**TEXT:**
====

On Tue, Apr 15, 2014 at 3:26 PM, Roxanne Reid-Bennett <rox@tara-lu.com
<mailto:rox@tara-lu.com>> wrote:

On 4/14/2014 12:27 PM, Robert DiFalco wrote:

And so on for calls_connected, calls_completed, call_errors, etc.

Occasionally I will want to know things like "When was the
last time a user answered a call" or "How many times has a
user been called".
...

Sometimes I might want to get this data for a whole bunch of
users.
...

So the other option is to create a call_summary table that is
updated with triggers.
...

My only issue with a summary table is that I don't want a
bunch of null fields.
...

But over time all fields would eventually become non-NULL.

So that leads me to a summary table for EACH call state. This
approach has the down side that it creates a lot of tables and
triggers. It has the upside of being pretty efficient without
having to deal with NULL values. It's also pretty easy to
reason about.
...

So for my question -- is the choice between these a personal
preference sort of thing or is there a right or wrong
approach? Am I missing another approach that would be better?
I'm okay with SQL but I'm not expert so I'm not sure if there
is an accepted DESIGN PATTERN for this that I am missing.

There is no right or wrong - there is better, worse, best, and
worst for any specific scenario. In my experience, most people
have time/money to get to an 80% "better" design than all the
other answers during design and then it gets refined over time.
And yes, personal experience does play a part in how people
interpret better/worse [aka religion] ;)

I didn't see anybody ask these questions - and to identify
"better" - they have to be asked.
1. How much data are you feeding into your system how fast?
this directly affects your choices on distribution,
parallel processing... writes vs updates vs triggers for copying
vs all reads
[and if on bare metal - potentially where you place your
logs, indexes, core lookup tables, etc]
2. How much data are you reading out of your system - how fast?
you have given "simple" use cases (how many calls completed
within a time frame or to a number)
you have given very slightly more complex use cases (when
was the last time John answered a call)
you have given a slightly more bulky processing question of
(how many times have these users been called)
So...
a) How many users executing read queries do you have?

====

Stored dataset items

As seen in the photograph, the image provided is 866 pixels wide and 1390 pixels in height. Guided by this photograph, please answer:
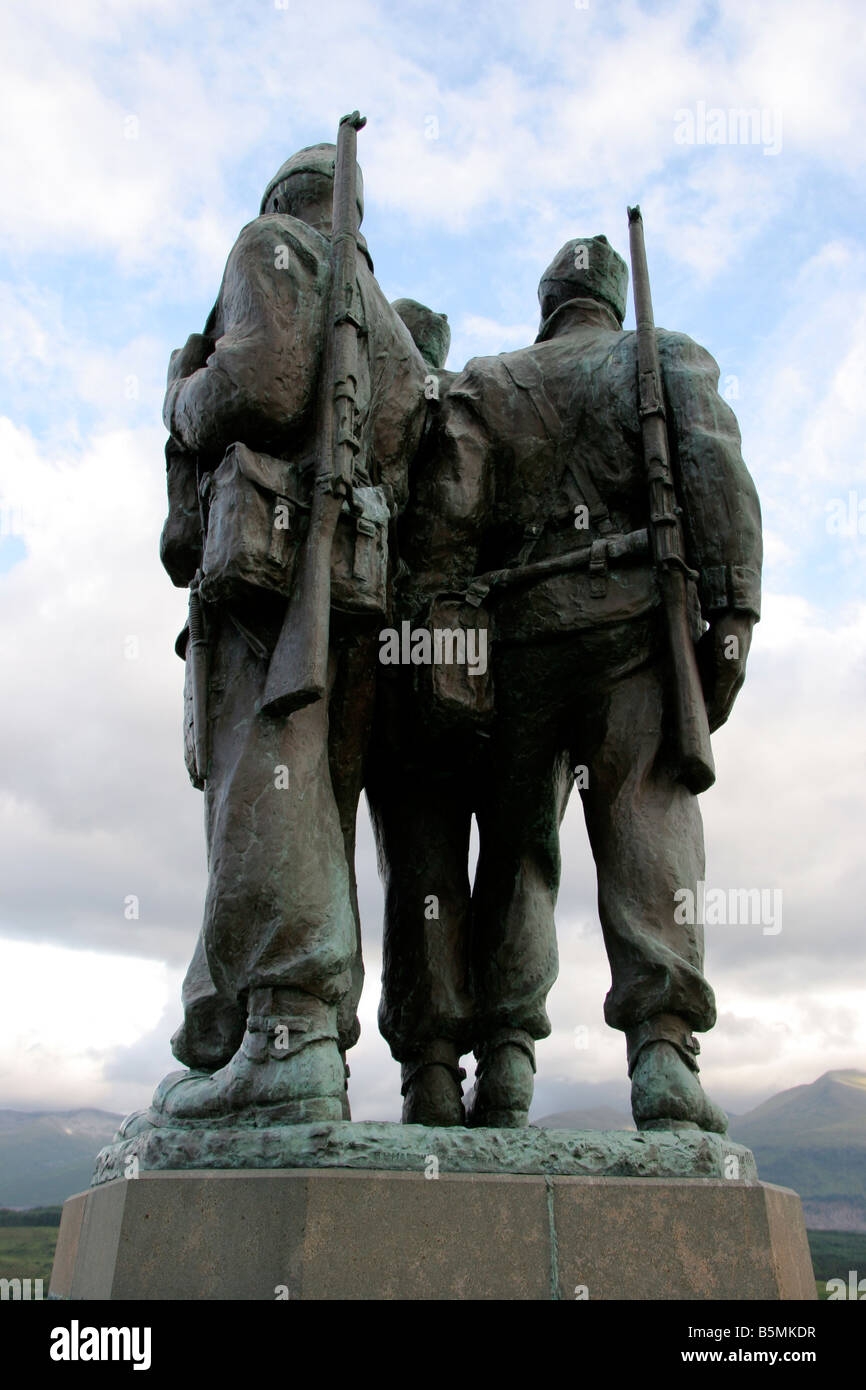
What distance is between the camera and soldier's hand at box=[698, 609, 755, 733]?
4.83 metres

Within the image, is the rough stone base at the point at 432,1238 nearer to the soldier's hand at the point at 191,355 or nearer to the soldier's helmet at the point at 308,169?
the soldier's hand at the point at 191,355

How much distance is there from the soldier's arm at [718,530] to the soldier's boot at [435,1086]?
6.10ft

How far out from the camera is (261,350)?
4.52 metres

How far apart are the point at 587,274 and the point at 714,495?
1611mm

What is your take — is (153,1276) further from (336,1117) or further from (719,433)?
(719,433)

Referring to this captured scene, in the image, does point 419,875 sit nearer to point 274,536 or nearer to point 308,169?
point 274,536

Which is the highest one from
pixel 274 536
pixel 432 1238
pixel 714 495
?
pixel 714 495

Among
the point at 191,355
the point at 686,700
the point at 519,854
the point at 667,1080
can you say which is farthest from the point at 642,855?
the point at 191,355

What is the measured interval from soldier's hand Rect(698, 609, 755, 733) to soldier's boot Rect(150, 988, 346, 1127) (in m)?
1.99

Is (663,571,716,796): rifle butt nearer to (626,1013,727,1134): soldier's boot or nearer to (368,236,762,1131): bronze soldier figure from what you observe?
(368,236,762,1131): bronze soldier figure

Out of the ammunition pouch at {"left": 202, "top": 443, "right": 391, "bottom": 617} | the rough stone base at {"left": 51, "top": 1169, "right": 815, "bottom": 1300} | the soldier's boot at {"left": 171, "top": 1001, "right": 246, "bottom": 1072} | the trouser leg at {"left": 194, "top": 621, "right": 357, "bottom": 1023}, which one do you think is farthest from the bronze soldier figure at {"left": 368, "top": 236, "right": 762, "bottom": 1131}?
the soldier's boot at {"left": 171, "top": 1001, "right": 246, "bottom": 1072}
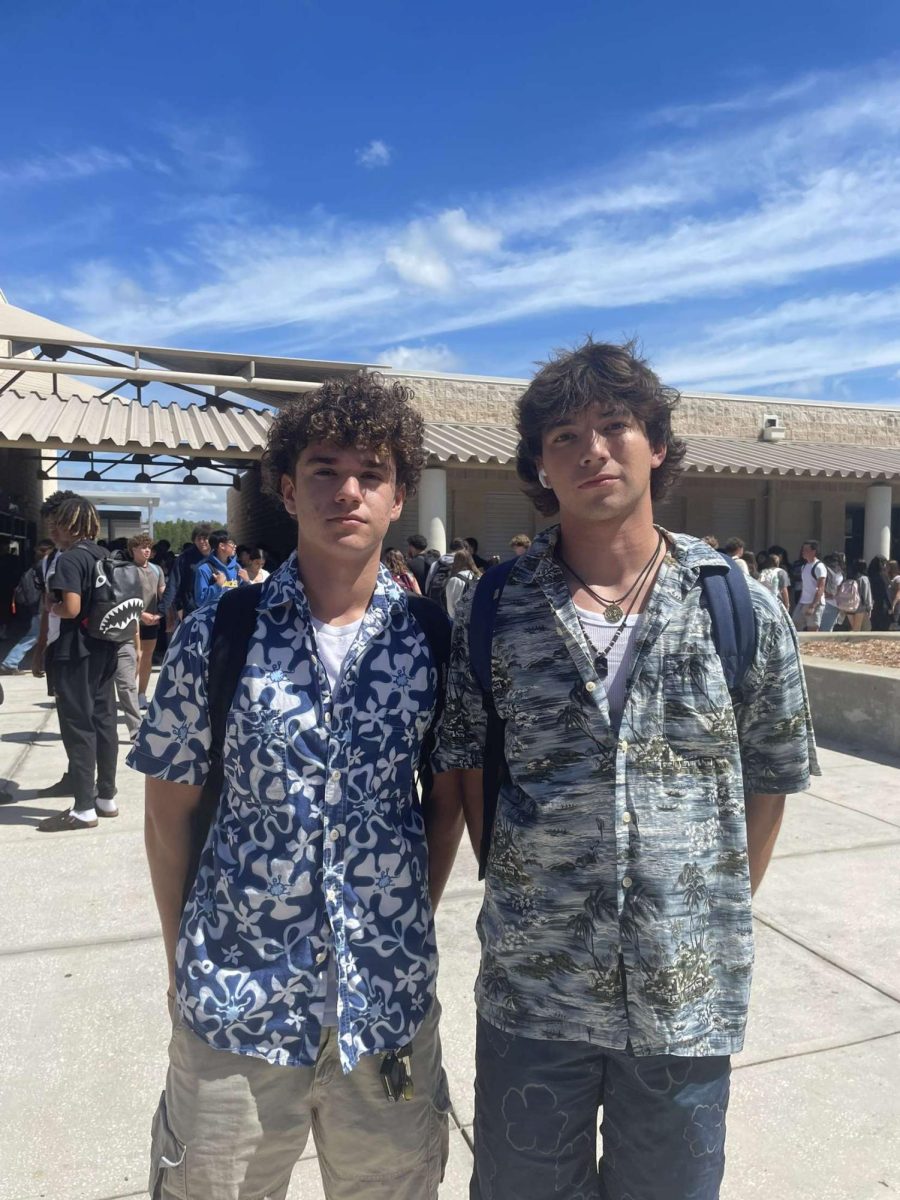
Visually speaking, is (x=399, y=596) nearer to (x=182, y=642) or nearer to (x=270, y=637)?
(x=270, y=637)

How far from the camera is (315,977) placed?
152 centimetres

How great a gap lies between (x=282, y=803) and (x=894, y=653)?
31.2 feet

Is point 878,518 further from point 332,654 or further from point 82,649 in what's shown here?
point 332,654

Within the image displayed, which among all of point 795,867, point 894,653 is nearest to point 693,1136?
point 795,867

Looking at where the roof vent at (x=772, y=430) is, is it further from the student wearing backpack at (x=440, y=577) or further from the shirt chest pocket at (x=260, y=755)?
the shirt chest pocket at (x=260, y=755)

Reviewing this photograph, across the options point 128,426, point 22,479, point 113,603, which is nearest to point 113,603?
point 113,603

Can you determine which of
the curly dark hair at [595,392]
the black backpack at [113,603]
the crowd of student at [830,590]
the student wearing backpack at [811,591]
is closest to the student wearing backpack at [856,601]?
the crowd of student at [830,590]

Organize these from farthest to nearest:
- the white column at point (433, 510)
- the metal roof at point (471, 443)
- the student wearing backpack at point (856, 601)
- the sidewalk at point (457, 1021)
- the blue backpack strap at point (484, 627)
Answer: the student wearing backpack at point (856, 601)
the white column at point (433, 510)
the metal roof at point (471, 443)
the sidewalk at point (457, 1021)
the blue backpack strap at point (484, 627)

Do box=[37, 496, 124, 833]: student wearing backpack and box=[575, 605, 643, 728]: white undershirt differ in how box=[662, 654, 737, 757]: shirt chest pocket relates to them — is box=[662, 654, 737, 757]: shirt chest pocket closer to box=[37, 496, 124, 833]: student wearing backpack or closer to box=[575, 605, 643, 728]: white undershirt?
box=[575, 605, 643, 728]: white undershirt

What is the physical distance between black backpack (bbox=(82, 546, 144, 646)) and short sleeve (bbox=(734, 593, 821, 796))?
4.06 m

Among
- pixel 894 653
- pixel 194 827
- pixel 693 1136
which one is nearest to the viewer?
pixel 693 1136

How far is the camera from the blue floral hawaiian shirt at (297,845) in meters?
1.51

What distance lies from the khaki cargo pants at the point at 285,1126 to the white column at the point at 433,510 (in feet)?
36.8

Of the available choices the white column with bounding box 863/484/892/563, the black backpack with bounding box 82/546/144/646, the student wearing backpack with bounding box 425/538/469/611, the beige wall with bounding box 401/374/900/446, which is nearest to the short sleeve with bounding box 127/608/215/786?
the black backpack with bounding box 82/546/144/646
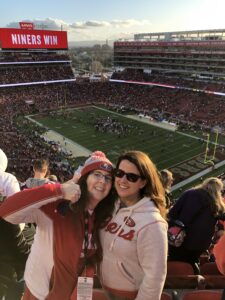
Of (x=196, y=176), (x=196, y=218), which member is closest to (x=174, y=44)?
(x=196, y=176)

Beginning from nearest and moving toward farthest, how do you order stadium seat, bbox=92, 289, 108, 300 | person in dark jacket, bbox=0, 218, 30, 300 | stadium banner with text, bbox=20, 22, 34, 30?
stadium seat, bbox=92, 289, 108, 300, person in dark jacket, bbox=0, 218, 30, 300, stadium banner with text, bbox=20, 22, 34, 30

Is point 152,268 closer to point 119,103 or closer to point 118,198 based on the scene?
point 118,198

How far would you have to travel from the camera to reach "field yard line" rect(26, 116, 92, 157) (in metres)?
28.7

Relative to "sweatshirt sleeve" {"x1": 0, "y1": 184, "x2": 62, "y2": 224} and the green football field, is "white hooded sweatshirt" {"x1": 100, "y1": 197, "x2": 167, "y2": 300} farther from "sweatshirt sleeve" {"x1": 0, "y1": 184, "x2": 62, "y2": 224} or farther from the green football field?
the green football field

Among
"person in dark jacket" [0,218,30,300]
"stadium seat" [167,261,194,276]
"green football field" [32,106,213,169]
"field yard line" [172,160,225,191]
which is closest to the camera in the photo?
"stadium seat" [167,261,194,276]

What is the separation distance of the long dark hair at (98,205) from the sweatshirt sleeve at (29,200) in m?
0.21

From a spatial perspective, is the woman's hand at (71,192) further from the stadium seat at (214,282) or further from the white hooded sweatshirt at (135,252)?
the stadium seat at (214,282)

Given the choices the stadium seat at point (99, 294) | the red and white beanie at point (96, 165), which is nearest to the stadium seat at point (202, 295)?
the stadium seat at point (99, 294)

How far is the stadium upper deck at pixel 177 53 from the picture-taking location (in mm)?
50156

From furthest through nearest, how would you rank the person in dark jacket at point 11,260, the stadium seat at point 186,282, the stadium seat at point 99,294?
the person in dark jacket at point 11,260 → the stadium seat at point 186,282 → the stadium seat at point 99,294

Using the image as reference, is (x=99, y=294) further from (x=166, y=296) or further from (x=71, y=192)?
(x=71, y=192)

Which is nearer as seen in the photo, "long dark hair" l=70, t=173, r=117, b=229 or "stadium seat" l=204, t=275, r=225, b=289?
"long dark hair" l=70, t=173, r=117, b=229

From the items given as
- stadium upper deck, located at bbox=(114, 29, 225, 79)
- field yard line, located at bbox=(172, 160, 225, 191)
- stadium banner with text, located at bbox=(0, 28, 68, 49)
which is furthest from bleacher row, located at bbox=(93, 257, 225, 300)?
stadium banner with text, located at bbox=(0, 28, 68, 49)

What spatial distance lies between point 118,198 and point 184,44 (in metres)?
56.6
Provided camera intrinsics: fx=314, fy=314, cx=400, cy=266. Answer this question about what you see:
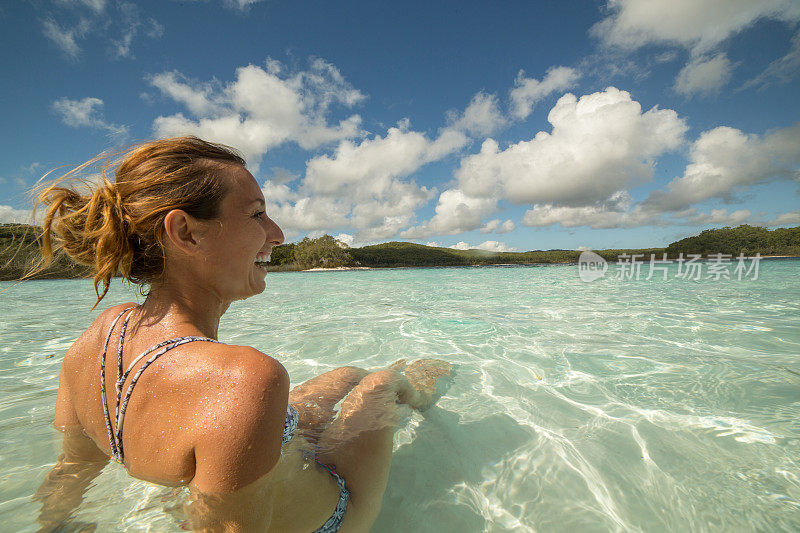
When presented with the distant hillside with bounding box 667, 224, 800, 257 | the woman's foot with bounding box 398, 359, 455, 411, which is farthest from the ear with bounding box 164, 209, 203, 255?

====

**GIVEN INSTRUCTION:** Continue the email reply on designing call summary tables, starting right after its last line.

**REPLY TO THE EXERCISE:**
b) What is the expected load for simple queries (per
week/day/hour/minute - depending upon your resolution on speed)
c) What is the expected load for your mid-line complex queries
d) What is the "maximum" volume you expect a bulk query to
go after (like all users in the last 18 years, or this city's
users in the last day?) and how frequently will that kind of
query be executed? How much tolerance for delay do your users have?
e) do you have any known really complex queries that might
bog the system down?
f) How much lag time can you afford between capture and
reporting?

Answers to the above define your performance requirements - which
defines the style of schema you need. Queries can be written to
pull data from any schema design - but how fast they can perform
or how easily they can be created...

Chris and Vincent both targeted a balance between writes and reads
- which adequately answers 80-85% of the usages out there. But
you didn't give us any of the above - so their recommendation
(while very likely valid) may not actually fit your case at all.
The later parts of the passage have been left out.